柳井:そうですね、基本的にはやりたいこととかはあんまり変わってなかったりするんです。自分の考え方とか生きてる感じ方をどれだけ世界に広めていくかっていうことだけだと思うんで…。
──ところで何でミック・ジョーンズなんですか? 普通、クラッシュと言えばジョー・ストラマーって思うんですけど(笑)
一同:ハハハハハ(笑)
柳井:ミック・ジョーンズはですね、元々クラッシュが凄い好きなんですけど、そのクラッシュの音楽であるパンクロックが革命ってとこに繋がるんです。なんかやらかそうとしてる人たちにとって凄く心に優しく響く音楽だったんですよ。それでクラッシュのことを歌いつつ、それを自分に照らし合わせていった歌詞なんですけど、ジョー・ストラマーとミック・ジョーンズ、どちらがスウィートな唄を歌うかなって思ったら、まぁミック・ジョーンズかなって(笑)。でもどっちもパンクロックっていう部分ではジョー・ストラマーが歌う唄も俺らにとっては心に響くスウィートな歌なんで、どっちでも良かったんですけどね、判りやすい方で選びました(苦笑)。
第4の男の存在、∞の可能性
──4月からサポートギターとして猪股洋輔さん(Gt)が入られているんですが、この辺の経緯とかは?
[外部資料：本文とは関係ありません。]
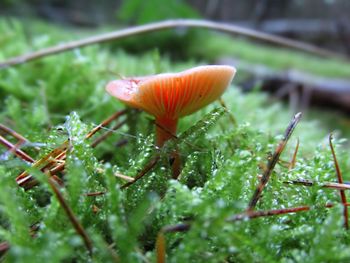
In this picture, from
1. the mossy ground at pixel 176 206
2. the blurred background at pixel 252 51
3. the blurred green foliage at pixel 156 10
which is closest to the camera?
the mossy ground at pixel 176 206

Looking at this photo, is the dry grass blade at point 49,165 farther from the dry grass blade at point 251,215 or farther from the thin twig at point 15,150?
the dry grass blade at point 251,215

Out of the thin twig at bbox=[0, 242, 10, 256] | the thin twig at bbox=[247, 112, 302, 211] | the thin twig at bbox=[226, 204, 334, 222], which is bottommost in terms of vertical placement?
the thin twig at bbox=[0, 242, 10, 256]

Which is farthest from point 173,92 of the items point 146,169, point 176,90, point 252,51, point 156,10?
point 252,51

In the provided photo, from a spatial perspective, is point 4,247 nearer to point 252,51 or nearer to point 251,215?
point 251,215

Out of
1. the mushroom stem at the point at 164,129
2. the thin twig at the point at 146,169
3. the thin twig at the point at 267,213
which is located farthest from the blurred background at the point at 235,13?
the thin twig at the point at 267,213

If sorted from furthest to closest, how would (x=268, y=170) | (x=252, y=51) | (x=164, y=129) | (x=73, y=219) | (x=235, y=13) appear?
(x=235, y=13) < (x=252, y=51) < (x=164, y=129) < (x=268, y=170) < (x=73, y=219)

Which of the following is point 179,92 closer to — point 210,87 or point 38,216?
point 210,87

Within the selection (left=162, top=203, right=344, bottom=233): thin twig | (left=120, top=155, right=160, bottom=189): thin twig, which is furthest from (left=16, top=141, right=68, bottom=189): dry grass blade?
(left=162, top=203, right=344, bottom=233): thin twig

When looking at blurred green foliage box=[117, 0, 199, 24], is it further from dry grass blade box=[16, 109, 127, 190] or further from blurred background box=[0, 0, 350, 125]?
dry grass blade box=[16, 109, 127, 190]
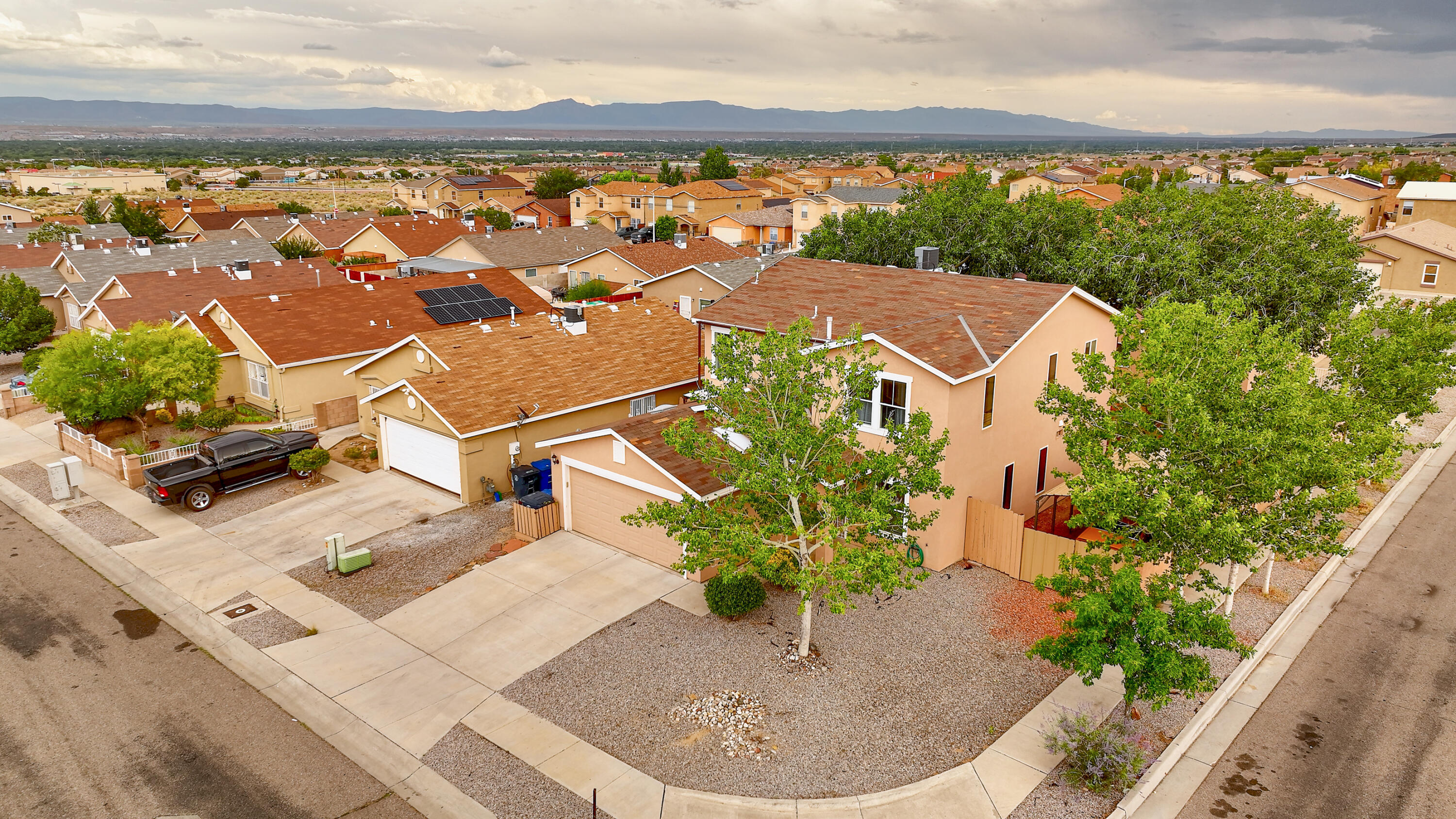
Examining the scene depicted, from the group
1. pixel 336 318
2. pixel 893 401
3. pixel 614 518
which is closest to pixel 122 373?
pixel 336 318

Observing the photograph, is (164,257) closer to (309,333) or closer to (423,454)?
(309,333)

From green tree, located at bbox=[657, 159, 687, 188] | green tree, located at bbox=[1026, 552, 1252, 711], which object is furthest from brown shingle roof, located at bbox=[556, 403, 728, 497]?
green tree, located at bbox=[657, 159, 687, 188]

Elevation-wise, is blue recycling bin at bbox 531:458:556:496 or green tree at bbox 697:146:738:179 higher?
green tree at bbox 697:146:738:179

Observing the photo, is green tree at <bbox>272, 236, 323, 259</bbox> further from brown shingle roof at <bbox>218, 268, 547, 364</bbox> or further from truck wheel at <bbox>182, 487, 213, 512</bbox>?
truck wheel at <bbox>182, 487, 213, 512</bbox>

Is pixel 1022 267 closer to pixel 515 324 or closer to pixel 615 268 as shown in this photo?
pixel 515 324

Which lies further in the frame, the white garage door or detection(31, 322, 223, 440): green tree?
detection(31, 322, 223, 440): green tree

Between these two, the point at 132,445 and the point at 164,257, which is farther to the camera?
the point at 164,257
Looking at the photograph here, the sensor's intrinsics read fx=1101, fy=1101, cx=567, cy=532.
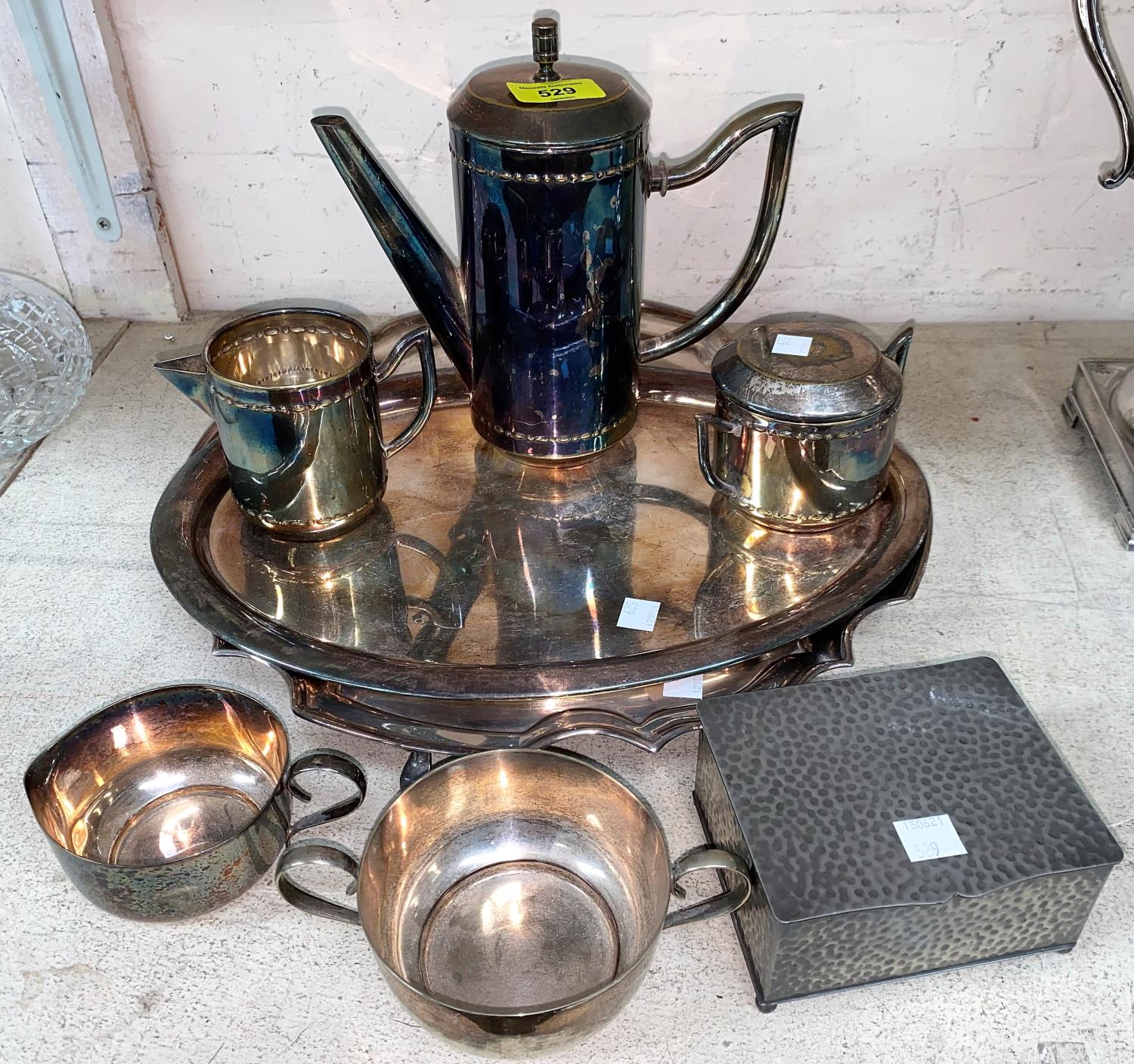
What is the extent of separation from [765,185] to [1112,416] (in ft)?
1.32

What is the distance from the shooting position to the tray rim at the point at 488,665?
0.64 m

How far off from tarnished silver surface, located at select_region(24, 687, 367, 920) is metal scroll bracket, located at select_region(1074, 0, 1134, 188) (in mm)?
735

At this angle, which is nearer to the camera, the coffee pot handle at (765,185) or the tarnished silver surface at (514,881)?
the tarnished silver surface at (514,881)

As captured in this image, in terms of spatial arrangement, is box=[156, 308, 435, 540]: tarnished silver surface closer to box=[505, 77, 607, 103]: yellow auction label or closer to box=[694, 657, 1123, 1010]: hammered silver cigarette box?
box=[505, 77, 607, 103]: yellow auction label

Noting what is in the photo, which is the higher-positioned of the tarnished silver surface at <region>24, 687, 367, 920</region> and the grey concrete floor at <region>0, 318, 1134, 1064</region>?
the tarnished silver surface at <region>24, 687, 367, 920</region>

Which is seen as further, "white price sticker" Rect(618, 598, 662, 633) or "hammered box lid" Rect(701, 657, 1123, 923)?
"white price sticker" Rect(618, 598, 662, 633)

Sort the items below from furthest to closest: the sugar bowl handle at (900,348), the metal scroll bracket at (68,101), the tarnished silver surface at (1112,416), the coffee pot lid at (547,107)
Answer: the metal scroll bracket at (68,101) → the tarnished silver surface at (1112,416) → the sugar bowl handle at (900,348) → the coffee pot lid at (547,107)

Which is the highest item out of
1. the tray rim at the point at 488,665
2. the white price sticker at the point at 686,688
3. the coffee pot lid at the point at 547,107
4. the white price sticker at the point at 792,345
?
the coffee pot lid at the point at 547,107

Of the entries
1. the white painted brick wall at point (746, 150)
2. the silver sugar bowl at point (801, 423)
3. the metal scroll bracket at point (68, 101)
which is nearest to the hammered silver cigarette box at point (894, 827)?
the silver sugar bowl at point (801, 423)

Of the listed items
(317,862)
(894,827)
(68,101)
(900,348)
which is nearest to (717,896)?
(894,827)

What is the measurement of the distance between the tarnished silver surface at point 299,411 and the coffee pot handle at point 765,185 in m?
0.19

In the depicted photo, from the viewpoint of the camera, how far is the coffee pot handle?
742mm

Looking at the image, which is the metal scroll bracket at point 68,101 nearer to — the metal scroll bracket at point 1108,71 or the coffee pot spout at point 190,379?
the coffee pot spout at point 190,379

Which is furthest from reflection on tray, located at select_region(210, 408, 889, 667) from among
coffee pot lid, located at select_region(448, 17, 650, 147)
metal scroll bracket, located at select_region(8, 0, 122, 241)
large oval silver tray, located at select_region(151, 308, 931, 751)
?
metal scroll bracket, located at select_region(8, 0, 122, 241)
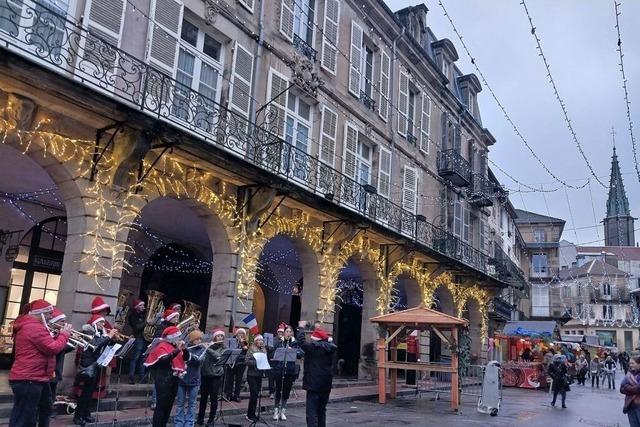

柳井:5年くらい前に初めて出会って、それからの付き合いです。猪股は他のバンド(ドクターダウナー)をやってて対バンして。でも、俺らが18歳の頃から、猪股は俺らのライヴを観ていて好きだったみたいなんです。それで、話してて凄い面白い奴だったし、音楽的にも話の合う良いパワーを持った奴だったので、今回ギターを1本入れた方がいい感じじゃないか? って話になって、「誰誘う?」っていう時に、3人とも猪股が共通して知り合いだったし、凄い信頼出来る奴だったし、ギターも上手い、文句なしで誘いました(笑)。
──今年初めに出したシングル『素晴らしい世界』の時はまだ入ってないんですよね?
小森:今回のアルバムからですね。
──音の幅が以前に比べると広がったかなって思うんですよね、やはり。
柳井:アレンジも広がると思うし、層の広いアレンジをするギターなので。
──ということは、信頼してギターは任せる感じで?
柳井:そうですね、今回は完全に任せてましたね。
小森:早い時点からね。
柳井:4月から入って、5月の時点で完全に纏まってたと思うし、誘った次の日にスタジオ入ったんですけど、その時点で俺らの曲が全部弾けるぐらいだったので早かったですね。
──3人でやるのと4人でやるのとでは何か変わりましたか?
柳井:俺は自由になりましたね、単純に。ギターの負担が少なくなって。
──もうちょっと歌に集中出来ますしね。
柳井:そうですね、昔からギターより歌がメインの気持ちでバンドをやってる部分があったんで。
小森:ギターが増えるってことは、単純に1本鳴る楽器が増えてますからね。でもハマりますよ。ここで音が欲しいなって時に音が鳴りますから。
──シングルでキーボード入れたりもしてましたが、今後もいろんな楽器を入れたりとかは?
小森:あのキーボードは柳井が弾いてるんですけど、ギターが増えたし、今後は4人の出すシンプルな音でやっていこうと思ってますよ。